9 de maio de 2023. Tive uma indigestão antes do almoço ao saber da morte de Rita Lee. Na noite anterior uma das artistas mais corajosas, autênticas e engraçadas deixou este plano, que agora vai ficar mais careta, sem graça e sem sal. Não vou cumprir as funções básicas de um historiador nesta crônica, que seria escrever o histórico da cantora. Inclusive, ela deveria achar isso muito clichê. Vim dizer como sua música me afeta!
Anos atrás, quando mudei da casa da família para morar sozinho, o álbum Fruto Proibido (1975) foi minha trilha sonora. Ok, super clichê isso, mas fazer o quê? É a vida… “Um belo dia resolvi mudar …”.

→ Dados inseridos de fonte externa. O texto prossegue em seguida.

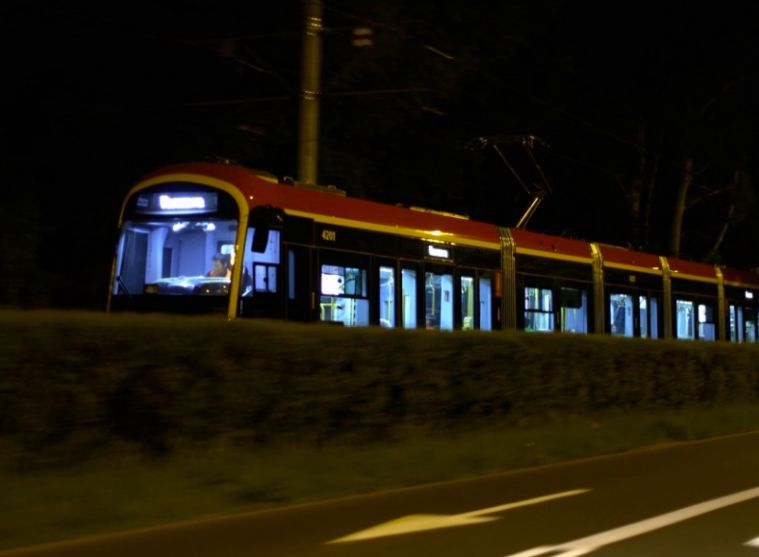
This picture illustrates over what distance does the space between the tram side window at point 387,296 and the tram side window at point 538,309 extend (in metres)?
4.18

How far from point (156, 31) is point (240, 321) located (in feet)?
35.5

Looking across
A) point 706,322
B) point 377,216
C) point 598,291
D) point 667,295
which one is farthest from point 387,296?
point 706,322

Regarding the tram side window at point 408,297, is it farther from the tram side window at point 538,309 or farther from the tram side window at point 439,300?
the tram side window at point 538,309

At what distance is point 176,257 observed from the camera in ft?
48.8

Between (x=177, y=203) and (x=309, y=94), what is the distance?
174 inches

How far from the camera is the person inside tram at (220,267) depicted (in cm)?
1429

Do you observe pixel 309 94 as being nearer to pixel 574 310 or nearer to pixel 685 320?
pixel 574 310

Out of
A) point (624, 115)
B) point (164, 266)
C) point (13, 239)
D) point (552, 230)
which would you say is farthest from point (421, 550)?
point (552, 230)

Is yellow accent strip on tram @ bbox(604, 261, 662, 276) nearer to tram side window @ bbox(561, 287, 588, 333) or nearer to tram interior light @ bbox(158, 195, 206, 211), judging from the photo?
tram side window @ bbox(561, 287, 588, 333)

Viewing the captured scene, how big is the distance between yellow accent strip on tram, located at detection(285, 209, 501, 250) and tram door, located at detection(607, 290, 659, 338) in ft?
16.6

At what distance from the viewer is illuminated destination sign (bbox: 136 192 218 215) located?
48.3 ft

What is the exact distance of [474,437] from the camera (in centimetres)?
1466

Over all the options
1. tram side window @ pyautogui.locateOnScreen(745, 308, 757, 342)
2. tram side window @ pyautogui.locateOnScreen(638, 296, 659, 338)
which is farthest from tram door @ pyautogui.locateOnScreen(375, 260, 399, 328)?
tram side window @ pyautogui.locateOnScreen(745, 308, 757, 342)

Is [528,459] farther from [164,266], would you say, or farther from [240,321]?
[164,266]
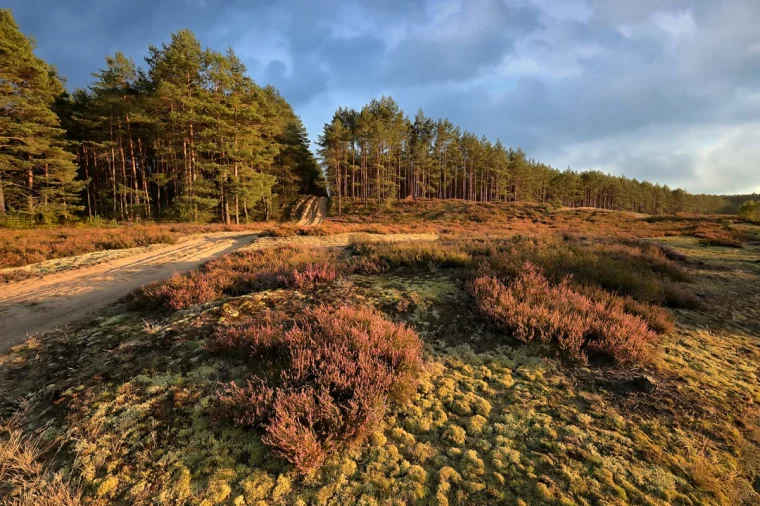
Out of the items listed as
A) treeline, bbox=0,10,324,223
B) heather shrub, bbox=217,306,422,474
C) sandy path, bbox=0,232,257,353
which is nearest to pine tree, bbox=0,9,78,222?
treeline, bbox=0,10,324,223

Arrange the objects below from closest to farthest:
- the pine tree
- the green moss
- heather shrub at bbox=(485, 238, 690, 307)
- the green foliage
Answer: the green moss → heather shrub at bbox=(485, 238, 690, 307) → the pine tree → the green foliage

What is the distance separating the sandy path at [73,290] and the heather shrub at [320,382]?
16.3ft

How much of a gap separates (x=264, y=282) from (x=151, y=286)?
2.29 m

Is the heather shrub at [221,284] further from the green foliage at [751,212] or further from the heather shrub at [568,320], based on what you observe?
the green foliage at [751,212]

Talvez eu consiga ser um pouco mais original ao dizer que as músicas de Rita Lee me inspiraram, junto com o processo de autoconhecimento da psicanálise, a bancar os sentimentos, desejos e ações. “Agora é hora de você assumir e sumir…”. Esse trecho de Ovelha Negra define bem o meu momento desde aquela época, de me permitir a coragem e a dignidade para acolher e aceitar minha personalidade, minhas escolhas e minhas histórias. Seja o que for, sou eu!

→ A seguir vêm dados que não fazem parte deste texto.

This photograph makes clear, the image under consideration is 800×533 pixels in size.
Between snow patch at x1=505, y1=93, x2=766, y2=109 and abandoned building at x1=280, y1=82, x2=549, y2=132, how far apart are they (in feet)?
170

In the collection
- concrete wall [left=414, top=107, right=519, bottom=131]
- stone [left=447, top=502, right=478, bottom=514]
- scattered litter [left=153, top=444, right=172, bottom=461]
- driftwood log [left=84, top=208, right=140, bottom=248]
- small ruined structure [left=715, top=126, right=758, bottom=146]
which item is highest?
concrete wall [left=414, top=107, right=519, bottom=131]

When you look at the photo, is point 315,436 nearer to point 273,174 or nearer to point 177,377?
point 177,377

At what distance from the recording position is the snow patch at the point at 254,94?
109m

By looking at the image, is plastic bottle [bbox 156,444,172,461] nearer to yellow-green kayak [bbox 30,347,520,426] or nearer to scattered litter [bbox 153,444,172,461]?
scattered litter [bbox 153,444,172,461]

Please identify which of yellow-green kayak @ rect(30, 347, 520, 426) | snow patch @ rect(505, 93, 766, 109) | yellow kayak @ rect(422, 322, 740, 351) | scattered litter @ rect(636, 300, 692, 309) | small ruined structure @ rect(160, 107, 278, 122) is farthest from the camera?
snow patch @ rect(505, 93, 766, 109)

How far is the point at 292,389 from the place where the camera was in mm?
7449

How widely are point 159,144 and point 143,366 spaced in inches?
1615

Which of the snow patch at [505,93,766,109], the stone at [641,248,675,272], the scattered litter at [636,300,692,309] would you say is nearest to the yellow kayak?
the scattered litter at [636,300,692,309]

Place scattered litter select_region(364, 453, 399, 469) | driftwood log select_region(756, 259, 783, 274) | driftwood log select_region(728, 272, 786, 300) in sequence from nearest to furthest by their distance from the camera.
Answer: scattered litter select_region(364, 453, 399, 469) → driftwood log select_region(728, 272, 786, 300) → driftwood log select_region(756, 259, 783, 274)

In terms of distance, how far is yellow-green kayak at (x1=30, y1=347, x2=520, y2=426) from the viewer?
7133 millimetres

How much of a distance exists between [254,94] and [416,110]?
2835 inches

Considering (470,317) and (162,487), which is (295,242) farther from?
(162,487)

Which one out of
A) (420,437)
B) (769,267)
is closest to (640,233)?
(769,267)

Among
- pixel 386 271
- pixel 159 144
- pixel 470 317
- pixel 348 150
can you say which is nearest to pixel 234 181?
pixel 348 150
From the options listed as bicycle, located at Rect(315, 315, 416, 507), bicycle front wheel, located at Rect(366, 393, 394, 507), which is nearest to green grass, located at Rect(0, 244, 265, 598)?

Seria mais um clichê dizer que isso é libertador, empoderador, etc., etc. e frases e mais frases de para-choque de caminhão… Nesse caso, ainda bem que estou longe disso, pois acho que que bancar-se não liberta nem dá poder. É apenas bancar-se, se reconhecer, se assumir e fugir de forças que não nos interessam mais ou não nos dizem respeito. Paradoxalmente, o peso de carregar o próprio mundo, nos próprios ombros – como uma espécie de Atlas da mitologia -, deixa a vida mais leve, mais sincera, descontraída e irreverente. E todas essas são características que observamos em Rita Lee e em suas músicas.

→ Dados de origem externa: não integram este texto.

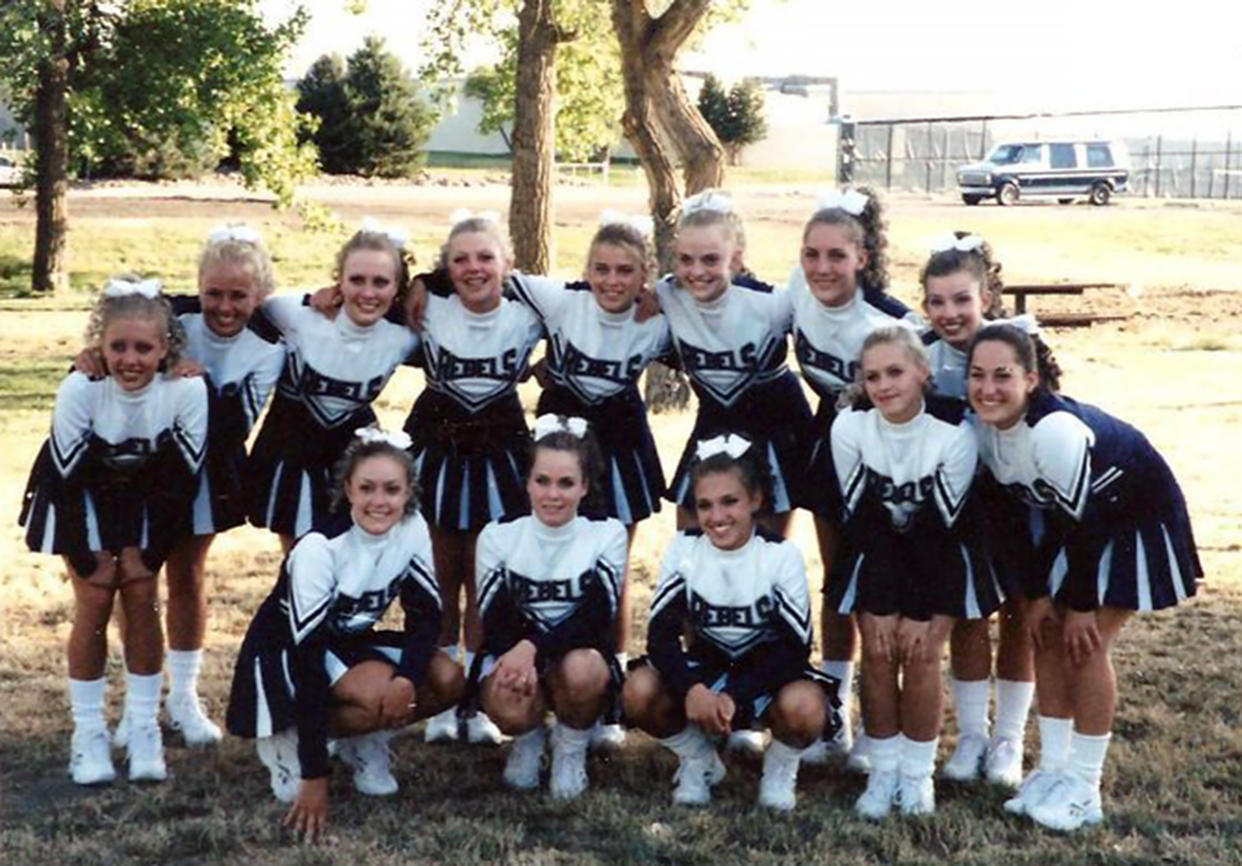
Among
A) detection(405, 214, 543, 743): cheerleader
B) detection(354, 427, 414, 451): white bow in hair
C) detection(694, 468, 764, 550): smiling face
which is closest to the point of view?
detection(694, 468, 764, 550): smiling face

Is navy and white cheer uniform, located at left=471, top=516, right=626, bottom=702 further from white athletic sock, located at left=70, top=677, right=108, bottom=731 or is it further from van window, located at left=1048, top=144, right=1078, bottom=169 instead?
van window, located at left=1048, top=144, right=1078, bottom=169

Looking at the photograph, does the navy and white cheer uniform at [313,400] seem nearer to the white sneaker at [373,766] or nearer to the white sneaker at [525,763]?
the white sneaker at [373,766]

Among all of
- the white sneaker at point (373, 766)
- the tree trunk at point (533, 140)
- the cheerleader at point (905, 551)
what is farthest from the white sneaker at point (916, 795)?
the tree trunk at point (533, 140)

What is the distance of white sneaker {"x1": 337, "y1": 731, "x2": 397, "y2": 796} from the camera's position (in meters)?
4.69

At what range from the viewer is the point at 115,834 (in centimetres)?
437

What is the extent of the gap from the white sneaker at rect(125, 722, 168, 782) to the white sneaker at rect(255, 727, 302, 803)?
38 centimetres

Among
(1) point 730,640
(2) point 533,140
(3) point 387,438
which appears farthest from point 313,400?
(2) point 533,140

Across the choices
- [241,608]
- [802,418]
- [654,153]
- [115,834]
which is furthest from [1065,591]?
[654,153]

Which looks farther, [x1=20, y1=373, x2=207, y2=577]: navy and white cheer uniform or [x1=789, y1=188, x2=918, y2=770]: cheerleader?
[x1=789, y1=188, x2=918, y2=770]: cheerleader

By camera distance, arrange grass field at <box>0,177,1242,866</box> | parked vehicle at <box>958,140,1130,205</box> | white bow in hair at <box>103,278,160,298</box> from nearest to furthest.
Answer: grass field at <box>0,177,1242,866</box>
white bow in hair at <box>103,278,160,298</box>
parked vehicle at <box>958,140,1130,205</box>

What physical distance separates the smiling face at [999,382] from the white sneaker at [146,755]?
7.91ft

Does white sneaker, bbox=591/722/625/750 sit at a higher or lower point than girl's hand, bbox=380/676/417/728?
lower

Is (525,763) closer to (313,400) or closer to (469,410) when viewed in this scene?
(469,410)

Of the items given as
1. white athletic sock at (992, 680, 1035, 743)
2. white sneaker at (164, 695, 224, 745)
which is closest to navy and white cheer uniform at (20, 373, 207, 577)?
white sneaker at (164, 695, 224, 745)
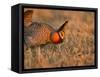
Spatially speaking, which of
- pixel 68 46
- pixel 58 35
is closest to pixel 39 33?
pixel 58 35

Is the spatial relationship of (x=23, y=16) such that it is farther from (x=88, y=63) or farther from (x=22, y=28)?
→ (x=88, y=63)

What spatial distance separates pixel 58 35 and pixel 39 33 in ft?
0.59

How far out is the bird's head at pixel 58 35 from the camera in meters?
2.15

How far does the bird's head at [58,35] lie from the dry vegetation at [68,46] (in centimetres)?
3

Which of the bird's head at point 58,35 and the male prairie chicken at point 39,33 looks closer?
the male prairie chicken at point 39,33

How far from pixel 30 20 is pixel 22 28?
0.34ft

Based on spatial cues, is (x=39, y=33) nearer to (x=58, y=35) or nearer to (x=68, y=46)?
(x=58, y=35)

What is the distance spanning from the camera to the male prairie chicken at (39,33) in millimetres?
2039

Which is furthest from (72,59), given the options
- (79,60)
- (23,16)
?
(23,16)

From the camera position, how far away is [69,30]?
7.24ft

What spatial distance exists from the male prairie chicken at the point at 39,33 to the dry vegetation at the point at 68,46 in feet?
0.12

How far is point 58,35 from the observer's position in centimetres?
216

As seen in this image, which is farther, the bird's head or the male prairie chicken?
the bird's head

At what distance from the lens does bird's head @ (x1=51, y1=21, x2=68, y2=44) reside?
215 cm
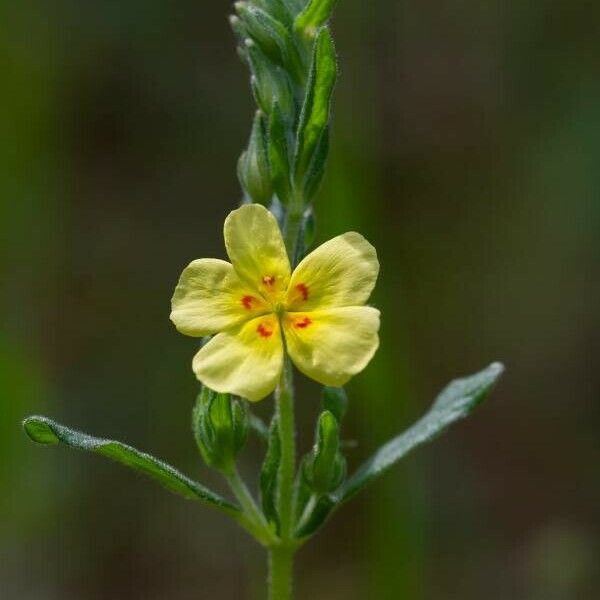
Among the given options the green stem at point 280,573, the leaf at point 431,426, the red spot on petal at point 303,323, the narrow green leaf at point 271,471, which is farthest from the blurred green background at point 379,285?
the red spot on petal at point 303,323

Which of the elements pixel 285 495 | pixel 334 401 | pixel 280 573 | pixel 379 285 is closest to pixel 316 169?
pixel 334 401

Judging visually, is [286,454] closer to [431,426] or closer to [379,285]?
[431,426]

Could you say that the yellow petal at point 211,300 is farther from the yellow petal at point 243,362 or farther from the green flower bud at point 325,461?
the green flower bud at point 325,461

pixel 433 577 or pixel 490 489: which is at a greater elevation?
pixel 490 489

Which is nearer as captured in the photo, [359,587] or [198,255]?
[359,587]

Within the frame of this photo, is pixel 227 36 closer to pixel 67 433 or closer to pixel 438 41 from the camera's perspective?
pixel 438 41

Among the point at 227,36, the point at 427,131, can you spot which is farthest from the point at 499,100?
the point at 227,36
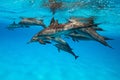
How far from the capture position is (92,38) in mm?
6070

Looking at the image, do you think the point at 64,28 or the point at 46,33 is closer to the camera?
the point at 64,28

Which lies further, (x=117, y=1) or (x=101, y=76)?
(x=101, y=76)

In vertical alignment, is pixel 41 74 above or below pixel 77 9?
below

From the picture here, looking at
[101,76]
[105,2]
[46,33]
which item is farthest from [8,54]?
[46,33]

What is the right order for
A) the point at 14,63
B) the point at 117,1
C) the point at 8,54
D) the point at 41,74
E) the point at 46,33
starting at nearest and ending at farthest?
the point at 46,33
the point at 117,1
the point at 41,74
the point at 14,63
the point at 8,54

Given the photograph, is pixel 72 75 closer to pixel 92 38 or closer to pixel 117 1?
pixel 117 1

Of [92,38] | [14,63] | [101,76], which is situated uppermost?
[92,38]

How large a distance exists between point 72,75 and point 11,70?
7254mm

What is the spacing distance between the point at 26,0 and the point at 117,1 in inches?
304

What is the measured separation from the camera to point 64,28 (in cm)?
597

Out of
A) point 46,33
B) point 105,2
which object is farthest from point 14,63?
point 46,33

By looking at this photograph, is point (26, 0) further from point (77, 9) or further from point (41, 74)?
point (41, 74)

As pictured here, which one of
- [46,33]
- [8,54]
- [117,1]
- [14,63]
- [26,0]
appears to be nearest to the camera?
[46,33]

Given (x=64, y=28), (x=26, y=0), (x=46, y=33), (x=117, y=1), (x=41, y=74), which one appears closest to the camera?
(x=64, y=28)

E com ela também aprendi a não me levar tão a sério em muitos momentos e a não levar tudo a ferro e fogo. Daí a, também, não levar (sempre) os outros e o mundo tão a sério. Isso é um passo natural e necessário para vivermos melhor.
Fica aqui a singela homenagem de um fã chorão e chato pacas (“Desculpe o auê…”) que, nas horas de morte, leva tudo muito a sério! Mas deixo isso para lá, pois amanhã o espírito de Rita Lee retornará ao meu corpo para dizer “Não é nada disso, alguém fez confusão…”.
E fica aqui também o melhor autoepitáfio desde os primórdios universais quando o Cosmos era movido apenas por sopros divinos: “Ela nunca foi um bom exemplo, mas era gente boa”.